** Begin Dataset extract **

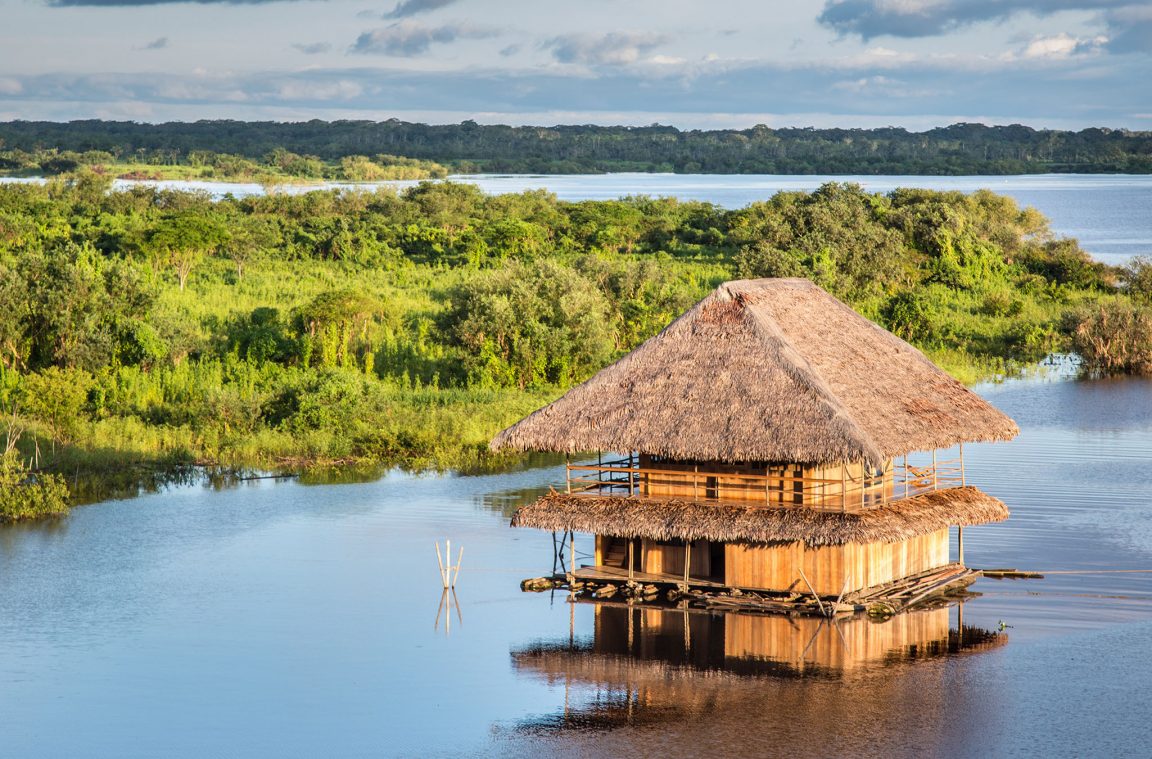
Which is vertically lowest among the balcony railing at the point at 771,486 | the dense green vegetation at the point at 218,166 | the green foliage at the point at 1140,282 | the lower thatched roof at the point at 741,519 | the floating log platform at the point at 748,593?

** End Dataset extract **
** Begin Dataset extract **

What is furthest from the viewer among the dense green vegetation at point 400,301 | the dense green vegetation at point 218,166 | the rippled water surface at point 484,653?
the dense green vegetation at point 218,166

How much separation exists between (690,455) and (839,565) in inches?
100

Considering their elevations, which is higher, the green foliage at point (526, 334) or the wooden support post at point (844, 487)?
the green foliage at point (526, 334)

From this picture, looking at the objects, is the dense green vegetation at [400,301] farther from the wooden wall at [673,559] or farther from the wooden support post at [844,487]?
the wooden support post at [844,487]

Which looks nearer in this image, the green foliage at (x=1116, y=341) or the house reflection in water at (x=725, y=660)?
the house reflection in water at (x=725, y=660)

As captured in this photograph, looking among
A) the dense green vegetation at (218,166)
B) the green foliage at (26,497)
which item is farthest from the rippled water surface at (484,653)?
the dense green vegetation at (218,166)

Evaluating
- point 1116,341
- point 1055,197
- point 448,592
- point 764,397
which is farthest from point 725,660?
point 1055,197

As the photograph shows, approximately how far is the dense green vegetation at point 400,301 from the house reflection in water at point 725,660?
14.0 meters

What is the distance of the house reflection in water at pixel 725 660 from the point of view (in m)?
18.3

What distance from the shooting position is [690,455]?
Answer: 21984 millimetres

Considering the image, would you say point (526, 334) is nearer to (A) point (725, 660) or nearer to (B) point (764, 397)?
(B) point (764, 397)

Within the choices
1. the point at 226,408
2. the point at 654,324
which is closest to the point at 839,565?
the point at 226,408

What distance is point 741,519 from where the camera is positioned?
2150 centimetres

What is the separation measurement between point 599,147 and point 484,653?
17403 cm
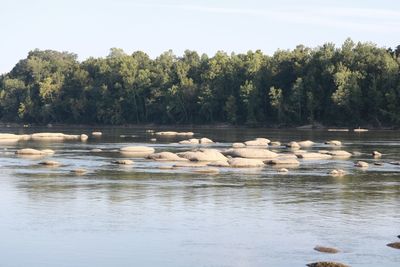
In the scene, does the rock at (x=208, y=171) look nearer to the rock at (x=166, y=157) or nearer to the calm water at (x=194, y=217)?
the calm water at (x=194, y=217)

** End Dataset extract **
** Begin Dataset extract **

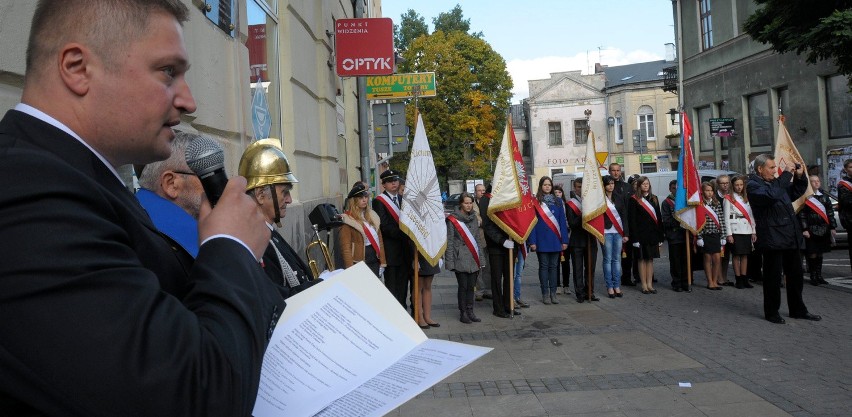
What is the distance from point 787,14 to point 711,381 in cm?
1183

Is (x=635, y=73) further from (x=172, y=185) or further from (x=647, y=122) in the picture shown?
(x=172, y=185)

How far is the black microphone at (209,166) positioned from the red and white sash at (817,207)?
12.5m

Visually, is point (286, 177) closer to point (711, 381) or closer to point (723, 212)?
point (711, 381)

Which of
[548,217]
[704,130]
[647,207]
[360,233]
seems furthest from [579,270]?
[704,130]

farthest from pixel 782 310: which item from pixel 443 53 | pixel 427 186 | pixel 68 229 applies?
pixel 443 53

** End Dataset extract **

Written problem :: Pick out every line of the records above that contains the word "this", and copy each one.

Finished exercise ::
From this picture, looking at the objects, is the dense green vegetation at [400,301] farther from the wooden wall at [673,559] or farther from the wooden support post at [844,487]?
Which looks nearer in this image, the green foliage at (x=1116, y=341) or the house reflection in water at (x=725, y=660)?
As captured in this photograph, looking among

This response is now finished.